┌─ Passage
In 2017, Young split 47 appearances between the High-A Dunedin Blue Jays and the Double-A New Hampshire Fisher Cats, posting a cumulative 4-1 record and 3.00 ERA with 50 strikeouts and 4 saves in 63.0 innings pitched. The following season, Young returned to New Hampshire, logging a 2-0 record and 4.13 ERA with 48 strikeouts in 56 2/3 innings pitched. For the 2019 season, Young made 37 appearances split between New Hampshire and the Triple-A Buffalo Bisons, pitching to a cumulative 1-2 record and 2.76 ERA with 42 strikeouts in 49 innings pitched.

===Cleveland Indians / Guardians===
On December 12, 2019, the Cleveland Indians selected Young in the minor league phase of the Rule 5 draft. Young did not play in a game in 2020 due to the cancellation of the minor league season because of the COVID-19 pandemic. In 2021, Young made 40 appearances for the Triple-A Columbus Clippers, logging a 2-2 record and 4.47 ERA with 58 strikeouts in 52 1/3 innings pitched. He elected free agency following the season on November 7, 2021.

===Seattle Mariners===
On February 9, 2022, Young signed a minor league contract with the Seattle Mariners organization. He was assigned to the Triple-A Tacoma Rainiers to begin the 2022 season.

The Mariners promoted Young to the major leagues for the first time on May 5, 2022. He made his MLB debut on May 9 in relief against the Philadelphia Phillies, recording three strikeouts. He made 2 appearances for the Mariners, recording a 7.36 ERA across 3 2/3 innings pitched. He was designated for assignment on August 1.

===Atlanta Braves===
On August 6, 2022, Young was claimed off waivers by the Atlanta Braves. He made one appearances for Atlanta, throwing 2 2/3 scoreless innings against the New York Mets on August 15. He was designated for assignment the following day. On August 18, he cleared waivers and was sent outright to the Triple-A Gwinnett Stripers. He made 11 appearances for Gwinnett down the stretch, posting a 3.24 ERA with 17 strikeouts in 8 1/3 innings pitched.

Young participated in major league spring training activities before the 2023 regular season began, and was assigned to minor league camp in March 2023. On April 8, the Braves selected Young's contract to the active roster. In 8 games out of Atlanta's bullpen, he logged a 1.08 ERA with 11 strikeouts in 8 1/3 innings. On July 18, Young was placed on the full–season injured list with an unspecified injury. The next day, the Braves released Young from the roster.

On July 24, Young re-signed with the Braves on a minor league contract. In 16 games for Triple–A Gwinnett, he struggled to a 6.32 ERA with 18 strikeouts across 15 2/3 innings pitched. Young elected free agency following the season on November 6.

===New York Mets===
On January 12, 2024, Young signed a minor league contract with the New York Mets. In 6 games for the Triple–A Syracuse Mets, he logged a 1.13 ERA with 12 strikeouts across 8 innings of work. On April 28, the Mets selected Young's contract, adding him to the major league roster. In 42 games for New York in 2024, he posted a 4.54 ERA with 48 strikeouts across 37^{2}⁄_{3} innings pitched. In Game 1 of the 2024 National League Championship Series, Young made his postseason debut, pitching a scoreless 1^{1}⁄_{3} innings.

Young made 10 appearances for New York in 2025, recording a 4.32 ERA with 13 strikeouts across 8 1/3 innings pitched. On May 4, 2025, it was announced that Young would require Tommy John surgery, ending his season. On November 21, he was non-tendered by the Mets and became a free agent.

=== Atlanta Braves (second stint) ===
On December 2, 2025, Young signed a one-year, split contract with the Atlanta Braves. He was transferred to the 60-day injured list on April 11, 2026, as he continued to recover from surgery. On July 3, the Braves activated Young for his season debut. In 16 appearances for the Braves, he posted an 8.03 ERA with 15 strikeouts over 12 1/3 innings. On August 16, Young was designated for assignment by Atlanta. He cleared waivers and was sent outright to Triple–A Gwinnett on August 23.
└─
Instructions for the task: According to the passage on Young's pitching career, which team did Young face in his MLB debut?
┌─ Given information
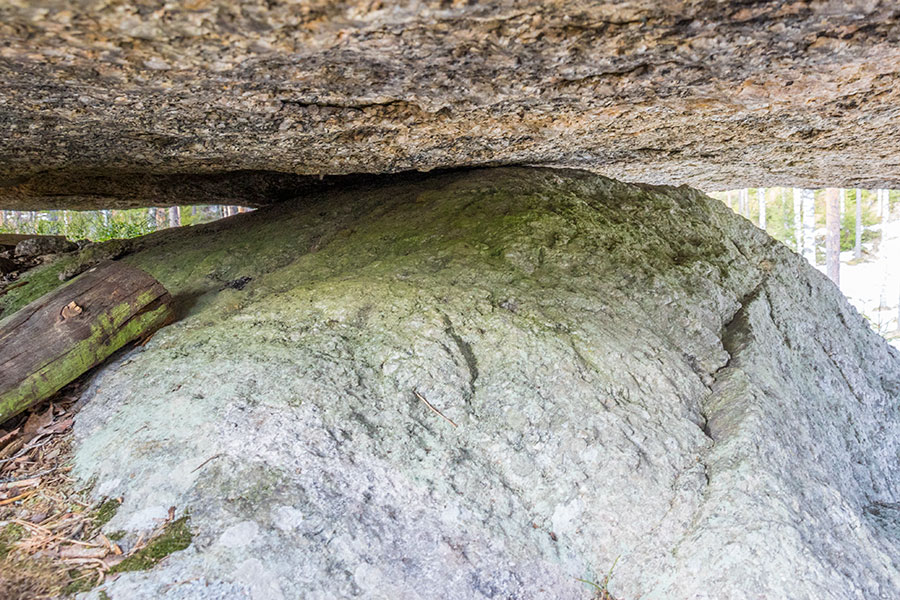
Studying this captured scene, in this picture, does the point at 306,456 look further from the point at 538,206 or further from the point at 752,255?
the point at 752,255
└─
Answer to this task: The Philadelphia Phillies.